「しんじまえ、ばか!」

 てどなりつけられてでてっちゃったんだって。

「あいつなんでもかんでもぜんぶあおいに言うからやだ」
「やー。つまりおうちにちゃっかりつれこんじゃってるわけだよね、それって」
「は……」
「て言ったらあんたらいっしょにすんでんじゃんって言われちゃったよ」

 やきもちやいちゃってねえ。ソファのうえでひざをかかえてる奈緒ちゃんの顔をとなりからのぞきこんでそう言ったらそっぽをむかれてしまった。なんでしんじまえって言っちゃったの。もうわすれた。すねた奈緒ちゃんはもうこっちをむいてくれない。

「千絵ちゃん、やさしくないの」
「あいつがやさしいとかきもい」
「うーん、すきなひとはいじめちゃうタイプだったのか」
「……」
「あ、いますきなひとってとこにてれたね」

 にやけてみせたらすごい顔でにらまれた。千絵ちゃんはもうおこってないと思うのね。でもあたしはまだおこってるもん。おこった理由もわすれたくせに。

「奈緒ちゃんっていじわるなひとがすきなのかしら」
「あたしマゾじゃない」
「ね、わたしはやさしいでしょ」
「本気で言ってる、それ」

 あおいも充分性格わるいから。自覚ないならなおさら。奈緒ちゃんがふんとはなをならして、のどがかわいたと言うからやさしいわたしはジュースをもってきてあげた。奈緒ちゃんってばそういうこと言うくせにたまにきゅうにあまえたがりなんだから。オレンジジュースをすする横顔をながめながら、千絵ちゃんにはどんな顔してあまえるんだろうと思った。

「よし、きょうはいっしょのベッドでねようか」
「ぜってーやだ」
「くっついてればおちないよ」
「そういうことじゃなくて……」


 ふたりのベッドはいつもよりあったかいのだ。わたしにせをむけてまるまっている奈緒ちゃんの後頭部をじっとみつめて、そしたらどんな表情をしてるかわかるかな、なんてそんなことあるはずないんだけど。つんつんとせなかをつついてみてもリアクションなし。

「てれてるの」
「……」
「なーおちゃん」
「きょうのあおいむかつく」
「……」

 しまった、ちょっとうかれすぎた。ちがったうかれるふりをしすぎた。すこしひくい声に狼狽してしまう。沈黙がおもい空気を演出した。だまる奈緒ちゃんとだまるわたし。ねえねえ奈緒ちゃん、いまなにかんがえてるの。千絵ちゃんがいるのにわたしといっしょにねてるなんてとか、そんなかわいいことをひょっとして……。
 ふいに目があった。さぐるような目。シーツと前髪のすきまからまるでなきそうな。わたしがきょとんとしていたら、奈緒ちゃんはすぐにぷいともとにもどってしまった。え?

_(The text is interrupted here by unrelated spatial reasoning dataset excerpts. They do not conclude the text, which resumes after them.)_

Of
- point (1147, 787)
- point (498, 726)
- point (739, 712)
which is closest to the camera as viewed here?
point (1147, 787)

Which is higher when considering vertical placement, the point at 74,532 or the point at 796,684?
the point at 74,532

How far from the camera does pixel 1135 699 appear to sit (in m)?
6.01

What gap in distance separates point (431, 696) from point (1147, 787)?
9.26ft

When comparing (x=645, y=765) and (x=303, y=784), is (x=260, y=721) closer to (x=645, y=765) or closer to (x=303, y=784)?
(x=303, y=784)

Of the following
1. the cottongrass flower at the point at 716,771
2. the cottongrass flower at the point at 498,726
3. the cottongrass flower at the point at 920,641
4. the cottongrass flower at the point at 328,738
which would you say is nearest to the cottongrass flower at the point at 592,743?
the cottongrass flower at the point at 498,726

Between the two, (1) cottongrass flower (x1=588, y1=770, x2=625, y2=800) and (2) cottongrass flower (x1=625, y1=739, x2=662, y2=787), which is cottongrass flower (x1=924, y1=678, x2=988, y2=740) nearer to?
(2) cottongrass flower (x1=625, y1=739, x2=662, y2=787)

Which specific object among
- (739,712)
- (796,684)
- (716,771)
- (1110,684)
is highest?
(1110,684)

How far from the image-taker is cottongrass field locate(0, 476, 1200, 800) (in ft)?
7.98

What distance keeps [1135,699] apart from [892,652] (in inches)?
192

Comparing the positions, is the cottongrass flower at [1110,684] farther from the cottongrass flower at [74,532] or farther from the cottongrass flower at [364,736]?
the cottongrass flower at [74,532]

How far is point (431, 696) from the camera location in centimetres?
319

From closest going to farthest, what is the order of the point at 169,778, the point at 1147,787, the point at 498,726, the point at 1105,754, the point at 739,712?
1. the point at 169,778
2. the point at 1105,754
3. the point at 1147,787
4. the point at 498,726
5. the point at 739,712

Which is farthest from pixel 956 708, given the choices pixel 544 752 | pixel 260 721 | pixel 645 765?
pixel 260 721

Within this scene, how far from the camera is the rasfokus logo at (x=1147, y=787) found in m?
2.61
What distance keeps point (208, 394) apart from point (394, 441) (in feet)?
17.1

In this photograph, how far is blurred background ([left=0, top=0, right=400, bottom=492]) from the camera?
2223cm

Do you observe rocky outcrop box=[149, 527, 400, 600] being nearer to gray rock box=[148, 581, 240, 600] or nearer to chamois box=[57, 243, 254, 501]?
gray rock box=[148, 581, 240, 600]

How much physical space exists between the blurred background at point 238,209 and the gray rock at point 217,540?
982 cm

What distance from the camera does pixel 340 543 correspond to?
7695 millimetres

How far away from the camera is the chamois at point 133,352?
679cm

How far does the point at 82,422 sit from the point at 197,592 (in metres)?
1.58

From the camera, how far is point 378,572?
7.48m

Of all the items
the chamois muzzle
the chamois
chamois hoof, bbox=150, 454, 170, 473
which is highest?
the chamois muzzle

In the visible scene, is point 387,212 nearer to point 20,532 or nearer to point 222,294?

「あ、あ。わたしがおこったと思ったんだ。だまっちゃったから」
「う…うっさい」
「やーん。かわいいなあ」
「うっさい。きもい!」
「てれんなよう」

 ふしぎな感じだった。かんたんに言ってしまえば、奈緒ちゃんはまるくなった。むかしだったらこんなすなおなようすはみせてくれなかったと思う。奈緒ちゃんだっていろいろあるし成長くらいするんだから当然なんだけど、なんだかまるでそれが千絵ちゃんのおかげの気がしてならなくて、よろこばしいことだってくらいわかってるんだけど。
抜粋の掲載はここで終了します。